I am going to look at the problems that my pre-intermediate students might have with vocabulary; identifying the problems and suggesting ways of overcoming the problems. I will begin the assignment with a brief introduction to vocabulary then I will go to look at some of the problems that students have with vocabulary and in particular multi-word verbs. I feel that my students need to be better equipped to deal with them before they go on to a higher level. The few multi-word verbs that the students have already encountered have been a challenge for them and I want to see how I can help them cope with multi-word verbs when they are dealing with texts inside and outside the classroom.

How important is vocabulary?


"Without words to express a wider range of meanings, communication in an L2 just cannot happen in any meaningful way" (McCarthy 1990)


"Without grammar very little can be conveyed, without vocabulary nothing can be conveyed" (Wilkins in Thornbury 2002).

Thornbury (2002: 13) says that teachers often underestimate the 'communicative advantage' in developing a wide range of vocabulary.

As teachers I think we often find it hard to keep up with the demands for vocabulary from our students. However, this can be used to our advantage: students are already motivated to learn vocabulary. On needs analysis forms vocabulary rates highly as a student need. In my own experience of teaching vocabulary I have found that, due to time constraints, vocabulary sections are often rushed through and often in end of year exams there is little emphasis on the vocabulary learned during the year.

Despite my students' enthusiasm for learning vocabulary, they often find it difficult to acquire vocabulary, which is a problem I hope to assess during this research into vocabulary in this assignment. I encourage my students to read and listen to as much English as possible outside the classroom. I feel there is no denying the value of exposure to 'comprehensible input' (Krashen 1983) in expanding students range of vocabulary. I feel, from my own experiences of learning Spanish here in Spain, that everyday exposure to L2 can help you to acquire language faster than having twice-weekly classes in your native country. The more advanced my Spanish becomes, the more I am able to infer new vocabulary through context.

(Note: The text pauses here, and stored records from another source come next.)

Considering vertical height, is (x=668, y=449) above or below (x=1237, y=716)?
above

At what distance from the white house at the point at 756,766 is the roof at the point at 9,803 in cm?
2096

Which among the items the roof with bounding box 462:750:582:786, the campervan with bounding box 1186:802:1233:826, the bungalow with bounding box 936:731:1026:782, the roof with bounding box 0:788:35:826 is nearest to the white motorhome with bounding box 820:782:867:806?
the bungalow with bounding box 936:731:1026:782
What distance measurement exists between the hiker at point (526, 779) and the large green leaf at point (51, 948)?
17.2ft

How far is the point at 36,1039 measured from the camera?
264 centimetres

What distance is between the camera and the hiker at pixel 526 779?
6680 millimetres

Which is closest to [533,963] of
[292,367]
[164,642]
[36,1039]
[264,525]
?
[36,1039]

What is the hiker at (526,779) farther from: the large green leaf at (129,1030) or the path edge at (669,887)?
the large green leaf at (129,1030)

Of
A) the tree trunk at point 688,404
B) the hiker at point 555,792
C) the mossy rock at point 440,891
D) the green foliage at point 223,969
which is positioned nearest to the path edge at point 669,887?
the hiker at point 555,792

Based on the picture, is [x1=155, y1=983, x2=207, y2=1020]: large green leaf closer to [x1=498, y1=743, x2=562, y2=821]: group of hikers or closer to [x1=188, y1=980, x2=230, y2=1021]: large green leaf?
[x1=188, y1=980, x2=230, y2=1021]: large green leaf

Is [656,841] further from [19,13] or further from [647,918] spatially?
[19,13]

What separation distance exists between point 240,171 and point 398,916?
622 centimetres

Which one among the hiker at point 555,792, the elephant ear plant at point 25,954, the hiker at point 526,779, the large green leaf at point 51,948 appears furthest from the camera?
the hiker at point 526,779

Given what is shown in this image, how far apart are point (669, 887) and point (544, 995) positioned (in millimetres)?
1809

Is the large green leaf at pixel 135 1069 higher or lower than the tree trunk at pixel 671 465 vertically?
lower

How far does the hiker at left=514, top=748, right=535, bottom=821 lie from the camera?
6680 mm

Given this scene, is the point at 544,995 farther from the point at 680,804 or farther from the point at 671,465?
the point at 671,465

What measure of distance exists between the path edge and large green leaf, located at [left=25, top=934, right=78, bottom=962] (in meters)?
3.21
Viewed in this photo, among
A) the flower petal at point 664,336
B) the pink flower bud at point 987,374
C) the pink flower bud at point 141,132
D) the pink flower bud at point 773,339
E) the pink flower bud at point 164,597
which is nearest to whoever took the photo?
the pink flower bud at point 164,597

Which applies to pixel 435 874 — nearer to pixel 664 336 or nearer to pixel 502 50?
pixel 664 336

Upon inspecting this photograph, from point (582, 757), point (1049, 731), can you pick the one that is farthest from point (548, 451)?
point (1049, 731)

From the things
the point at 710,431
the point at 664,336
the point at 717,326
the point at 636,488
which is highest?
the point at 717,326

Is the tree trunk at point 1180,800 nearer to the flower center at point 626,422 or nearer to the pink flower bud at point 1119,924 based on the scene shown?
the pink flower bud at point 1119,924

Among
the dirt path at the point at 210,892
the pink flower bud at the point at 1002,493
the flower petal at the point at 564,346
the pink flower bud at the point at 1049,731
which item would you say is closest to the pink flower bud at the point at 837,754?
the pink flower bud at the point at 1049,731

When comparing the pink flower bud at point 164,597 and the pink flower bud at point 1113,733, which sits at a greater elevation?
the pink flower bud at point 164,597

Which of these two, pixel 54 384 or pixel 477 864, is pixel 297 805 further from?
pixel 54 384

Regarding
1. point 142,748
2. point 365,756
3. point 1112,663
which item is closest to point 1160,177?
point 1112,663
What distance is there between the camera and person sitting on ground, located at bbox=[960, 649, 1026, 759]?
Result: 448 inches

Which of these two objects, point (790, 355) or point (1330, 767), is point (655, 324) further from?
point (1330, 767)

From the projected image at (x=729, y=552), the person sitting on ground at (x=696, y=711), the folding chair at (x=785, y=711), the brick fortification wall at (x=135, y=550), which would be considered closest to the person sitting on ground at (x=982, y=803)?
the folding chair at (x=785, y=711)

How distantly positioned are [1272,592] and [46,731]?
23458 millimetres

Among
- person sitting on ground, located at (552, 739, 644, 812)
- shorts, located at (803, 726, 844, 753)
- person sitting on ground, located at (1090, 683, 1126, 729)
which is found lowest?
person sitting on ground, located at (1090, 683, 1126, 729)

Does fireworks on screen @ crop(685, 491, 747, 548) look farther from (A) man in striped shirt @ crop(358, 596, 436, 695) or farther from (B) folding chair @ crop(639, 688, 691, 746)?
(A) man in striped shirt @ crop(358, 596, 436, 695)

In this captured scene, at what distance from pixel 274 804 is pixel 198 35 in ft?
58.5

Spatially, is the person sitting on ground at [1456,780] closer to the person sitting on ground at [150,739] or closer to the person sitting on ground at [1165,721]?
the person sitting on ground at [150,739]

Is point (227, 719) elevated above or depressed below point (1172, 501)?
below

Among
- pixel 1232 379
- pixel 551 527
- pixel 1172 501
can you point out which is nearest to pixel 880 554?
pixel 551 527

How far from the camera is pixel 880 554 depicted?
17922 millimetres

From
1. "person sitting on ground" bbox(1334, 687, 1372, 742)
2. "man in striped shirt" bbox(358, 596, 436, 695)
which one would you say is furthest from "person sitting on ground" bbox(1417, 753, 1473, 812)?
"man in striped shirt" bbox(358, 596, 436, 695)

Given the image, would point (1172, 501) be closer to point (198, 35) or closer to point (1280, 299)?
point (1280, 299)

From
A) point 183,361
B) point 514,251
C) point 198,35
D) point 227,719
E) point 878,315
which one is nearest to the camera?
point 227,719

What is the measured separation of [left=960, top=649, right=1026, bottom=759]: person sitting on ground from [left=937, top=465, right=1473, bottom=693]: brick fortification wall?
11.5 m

What makes learning a word difficult?

Thornbury discusses how cognates are easier to teach and should be exploited. I often use cognates to explain or define vocabulary (without the need for translation) and I feel that it helps me speed up the class and provides clarity for my students. However, he advises us to be aware of false friends .

Factors, which inhibit a learner's ability to learn a word, are:

Pronunciation: Words that are difficult to pronounce are more difficult to learn, for example words with consonant clusters (for example, crisps, breakfast, asked). I have been training my students to record words with their phonemic script to help students remember pronunciation. I also find it helpful to show students how word forms change in speech, particularly with weak forms (at this low level) and connected speech patterns.

Spelling: Sound-spelling mismatches create lots of errors (for example, words with silent letters).

Length and Complexity: Long words are more difficult to learn than short words. Generally, high frequency words in English tend to be short.

Grammar: The grammar associated with the word. Thornbury cites phrasal verbs (multi-word verbs) as particularly confusing.

Meaning: Some words overlap in meaning. I find it useful to present different meanings in context.

Range, Connotation and Idiomaticity: Problems with cultural references and words with a narrow synonym range are more difficult to remember.

Of course, all of these factors are especially difficult for low level learners. Not only do they not have the vocabulary necessary to communicate fluently, but they have to contend with all the above factors. I feel they need to be gradually introduced to these factors to build confidence in our students.